Every day we’re at risk of having our own personal identity and financial information stolen. If that happened to an individual it would be a very difficult situation. But when it happens to businesses which are responsible for securing the personal information of customers, it becomes a major liability, one which can quickly put a company out of business entirely. According to the Identify Theft Resource Center, the number of data breaches rose nearly 50 percent in 2008. Nearly 40 percent of all reported breaches targeted businesses, at an average cost per record breached of $202. With fines, audit fees, and replacement costs, the typical Level 4 merchant can expect to pay upwards of $36,000 for a breach.

And, while hackers are a major concern, 35 percent of breaches occur as the result of human error, such as lost laptops, inadvertent posting of confidential data online, files tossed into the trash, etc.

However, a prudent business will take precautions. Becoming PCI-compliant will guide a company through those steps in an organized fashion, and may help to mitigate some of the penalties which would be imposed if a breach occurs.

While PCI compliance is not currently a federal law, several states have laws that are already in effect to enforce components of the PCI Data Security Standard, and more legislatures are working on similar legislation. (There are many good sources of information about PCI, including the helpful website at www.pcicomplianceguide.org.)

Defining PCI Compliance

The Payment Card Industry Data Security Standard (PCI DSS) is a set of requirements designed to ensure that all companies that process, store, or transmit credit card information maintain a secure environment.

The Payment Card Industry Security Standards Council is an independent body that was created by the major payment card brands (Visa, MasterCard, American Express, Discover, and JCB) to manage the development and ongoing evolution of security standards for the Payment Card Industry (PCI). The PCI Data Security Standard has been updated several times since its release in 2006. The PCI DSS and details of the compliance process are available on the council’s website at www.pcisecuritystandards.org. It is important to note that the payment brands and acquiring banks are responsible for enforcing compliance, not the PCI council.

Who must Comply?

PCI applies to all organizations or merchants, regardless of size or number of transactions, that accepts, transmits, or stores any cardholder data. Said another way, if any customer of a company ever pays the merchant directly using a credit card or debit card, then the PCI DSS requirements apply.

Deadlines

All merchants must be compliant now.  To recap the schedule:

• Beginning October 1, 2008, Credit Card Processors and Bank Card Acquirers could only accept new merchants that are PCI/DSS-compliant or that utilize PA/DSS-compliant applications.

• Beginning October 1, 2009, all payment applications which are not PA/DSS-compliant were decertified.

• Beginning July 1, 2010, Credit Card Processors and Bank Card Acquirers must insure that merchants and agents use only PA/DSS-compliant applications.

Merchant Requirements for Compliance

There are 12 basic requirements which a merchant must meet in order to become certified as PCI-compliant, organized into six areas. Each of these requirements is noted below. However, a company must familiarize itself with the many details of each requirement as set forth in the PCI

Data Security Standard documentation.

• Build and Maintain a Secure Network

1) Install and maintain a firewall configuration to protect cardholder data.

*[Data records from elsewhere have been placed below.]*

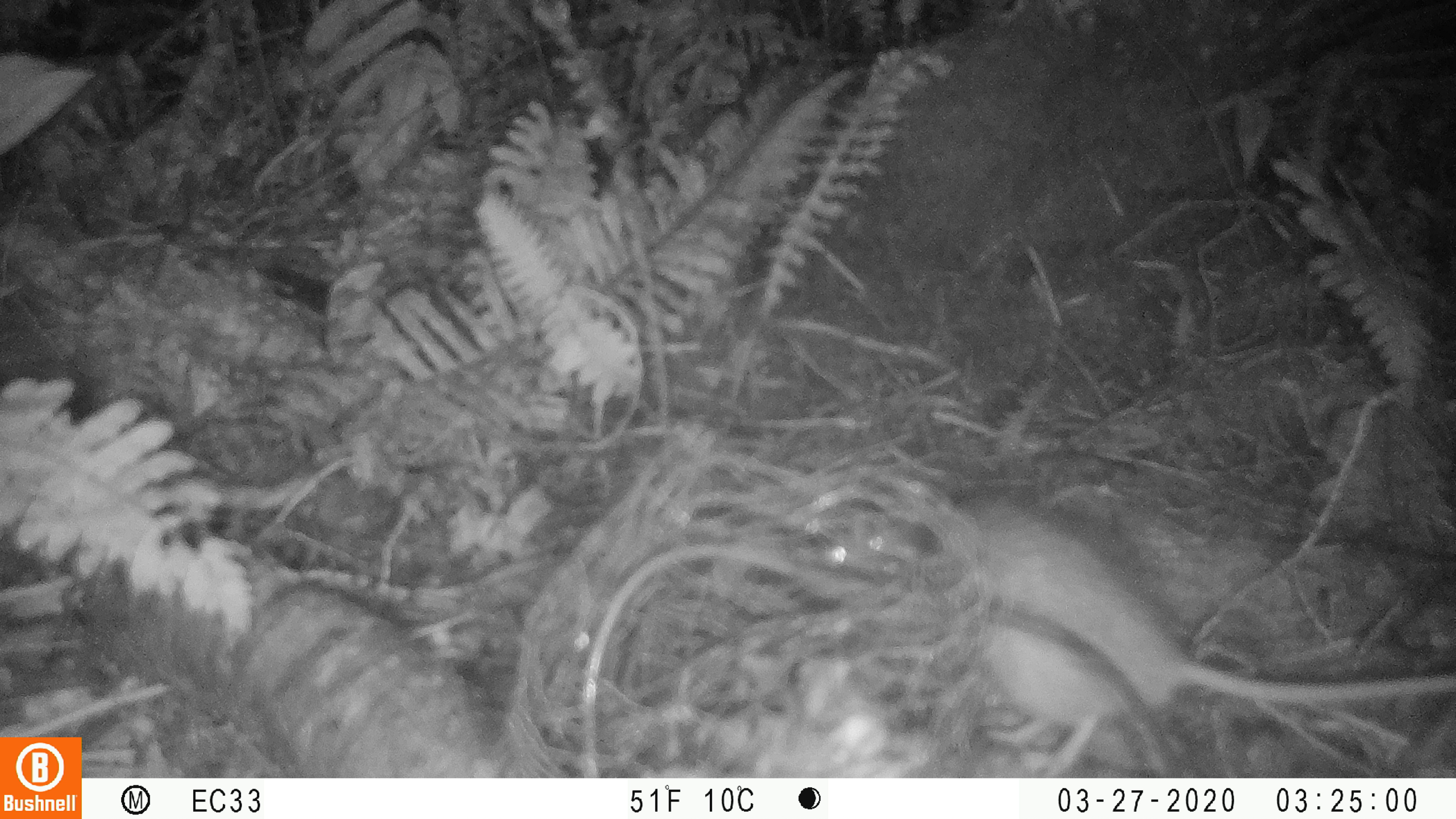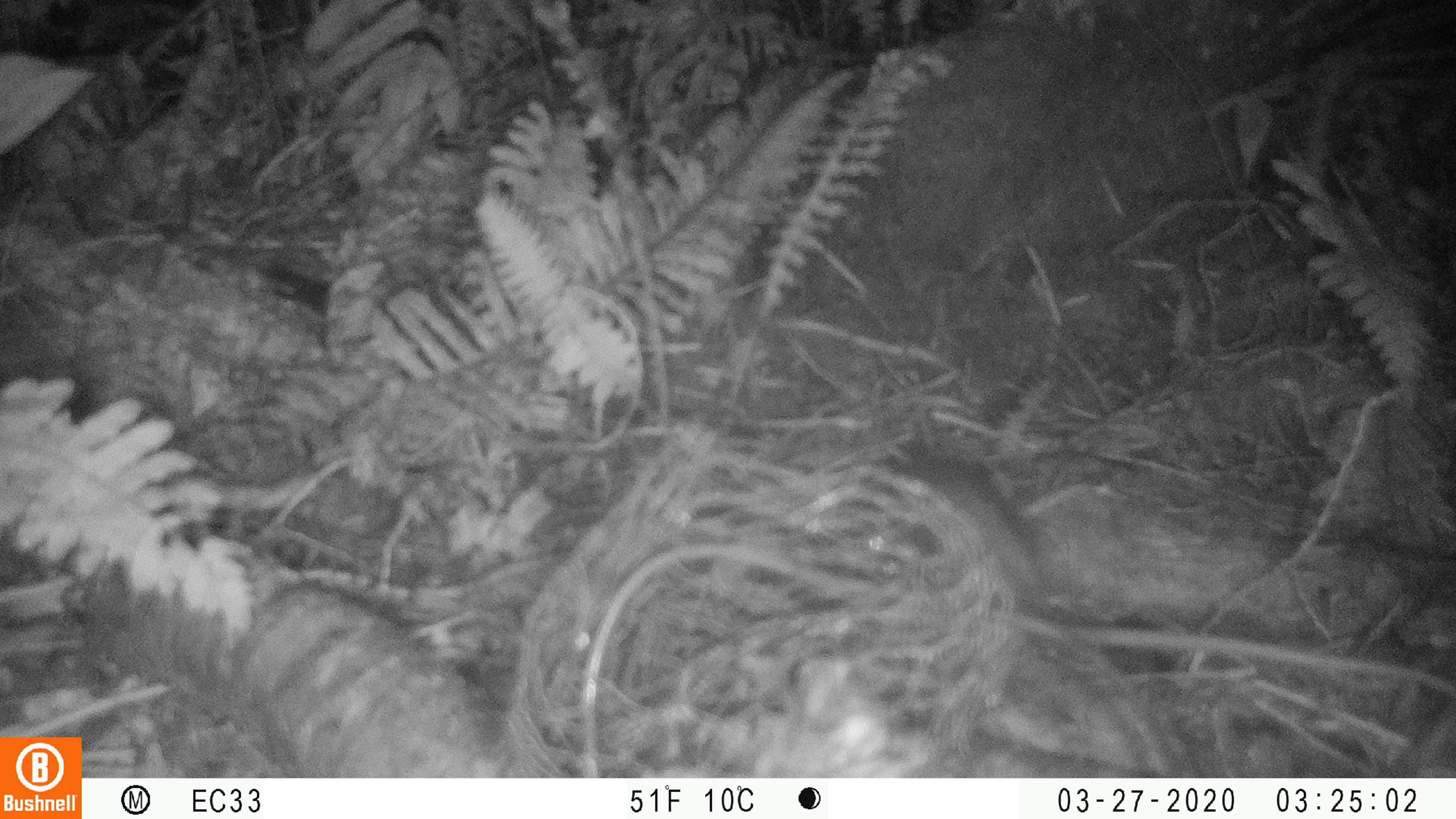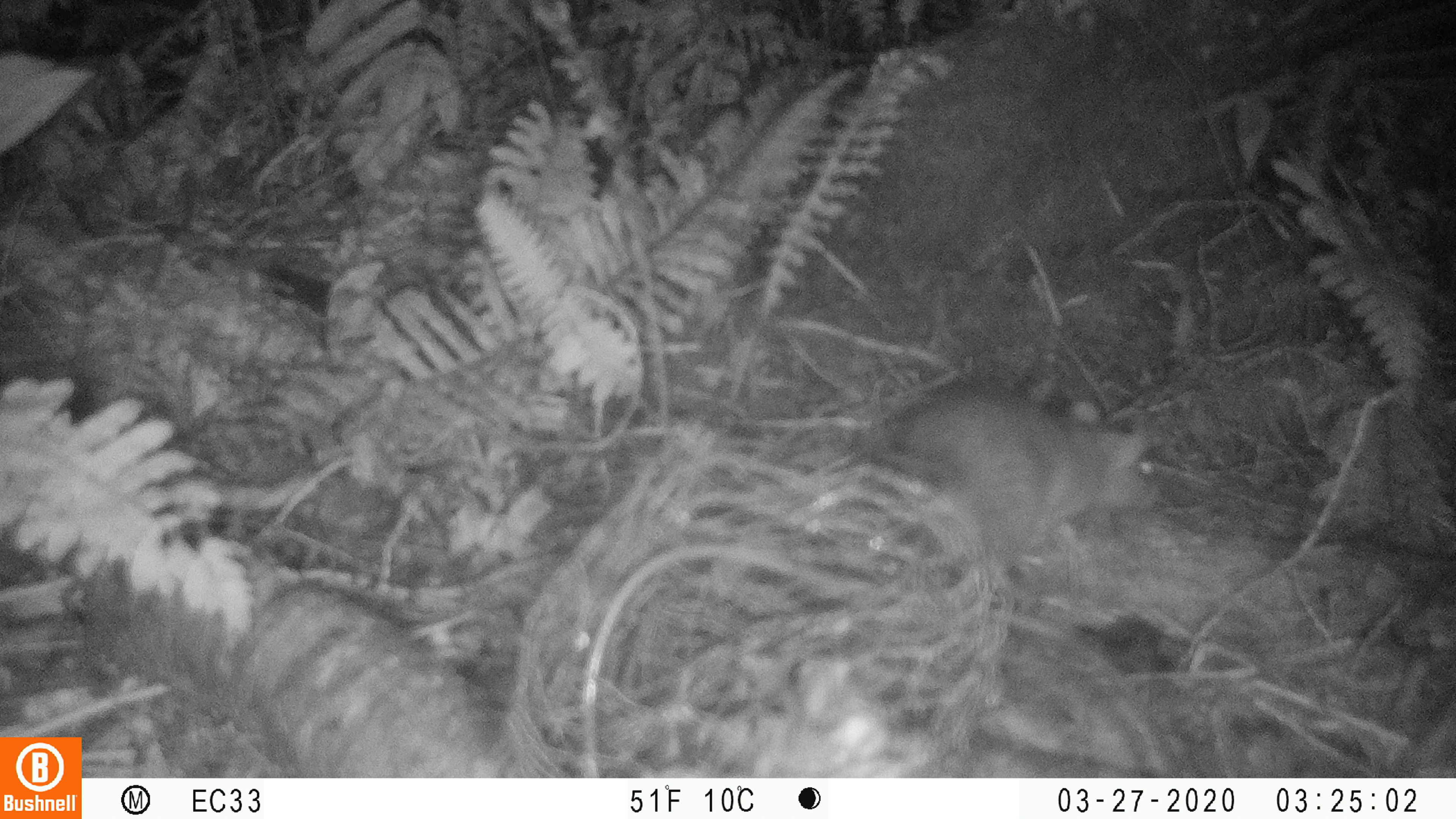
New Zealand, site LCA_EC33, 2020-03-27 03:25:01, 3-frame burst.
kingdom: Animalia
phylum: Chordata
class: Mammalia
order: Rodentia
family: Muridae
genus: Rattus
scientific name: Rattus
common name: rat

2) Do not use vendor-supplied defaults for system passwords and other security parameters.

• Protect Cardholder Data

3) Protect stored cardholder data.

4) Encrypt transmission of cardholder data across open, public networks.

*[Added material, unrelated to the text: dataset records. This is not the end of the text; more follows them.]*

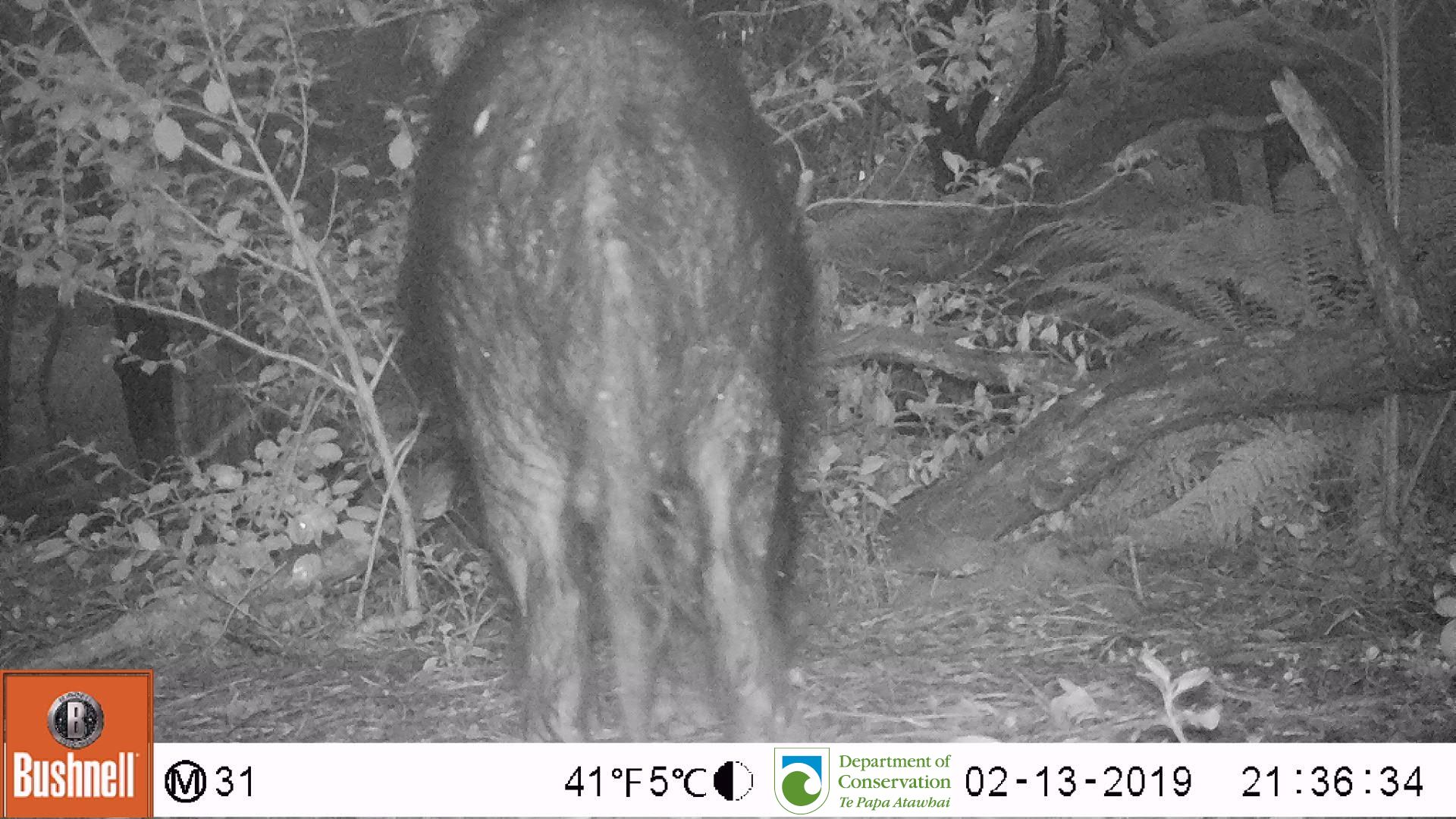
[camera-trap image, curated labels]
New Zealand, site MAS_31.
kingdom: Animalia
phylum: Chordata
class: Mammalia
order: Artiodactyla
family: Suidae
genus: Sus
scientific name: Sus scrofa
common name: pig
Pig (Sus scrofa).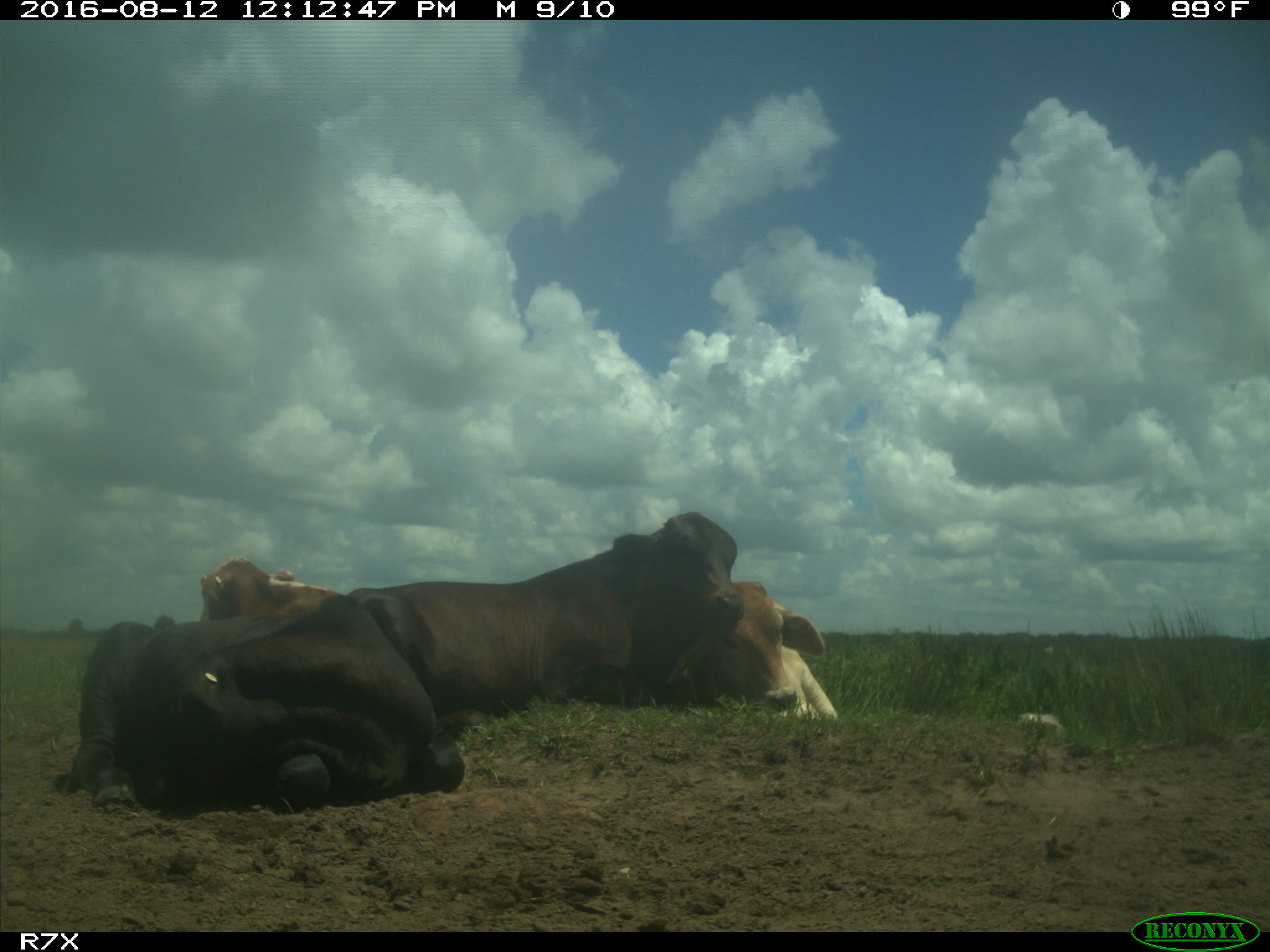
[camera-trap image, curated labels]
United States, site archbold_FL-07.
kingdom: Animalia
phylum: Chordata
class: Mammalia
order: Artiodactyla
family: Bovidae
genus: Bos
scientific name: Bos taurus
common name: domestic cow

• Maintain a Vulnerability Management Program

5) Use and regularly update anti-virus software.

6) Develop and maintain secure systems and applications

• Implement Strong Access Control Measures

7) Restrict access to cardholder data by business need-to-know.

8) Assign a unique ID to each person with computer access.

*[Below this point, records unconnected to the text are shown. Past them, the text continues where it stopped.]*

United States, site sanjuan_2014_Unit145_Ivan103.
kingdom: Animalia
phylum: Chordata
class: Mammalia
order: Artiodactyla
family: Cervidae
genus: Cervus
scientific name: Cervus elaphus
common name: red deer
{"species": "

9) Restrict physical access to cardholder data.

• Regularly Monitor and Test Networks

10) Track and monitor all access to network resources and cardholder data.

11) Regularly test security systems and processes.

• Maintain an Information Security Policy

12) Maintain a policy that addresses information security

Demonstrating Compliance

To demonstrate compliance, a small-to-medium sized business (Level 4 merchant) must complete the following steps:

• Identify the company’s Validation Type as defined by PCI DSS (see graphic). This is used to determine which Self-Assessment Questionnaire is appropriate for the particular business. 

• Complete the Self-Assessment Questionnaire according to the instructions in the Self-Assessment Questionnaire Instructions and Guidelines.

• Complete and obtain evidence of a passing vulnerability scan with a PCI/SSC-Approved Scanning Vendor (ASV).  Note that scanning does not apply to all merchants.  It is required for Validation Type 4 and 5 — those merchants with external-facing IP addresses.  Basically, if a company electronically stores cardholder information or if its processing systems have any Internet connectivity, a quarterly scan by an approved scanning vendor is required.

• Complete the relevant Attestation of Compliance in its entirety (located in the SAQ tool).

• Submit the SAQ, evidence of a passing scan (if applicable), and the Attestation of Compliance, along with any other requested documentation, to the company’s acquirer.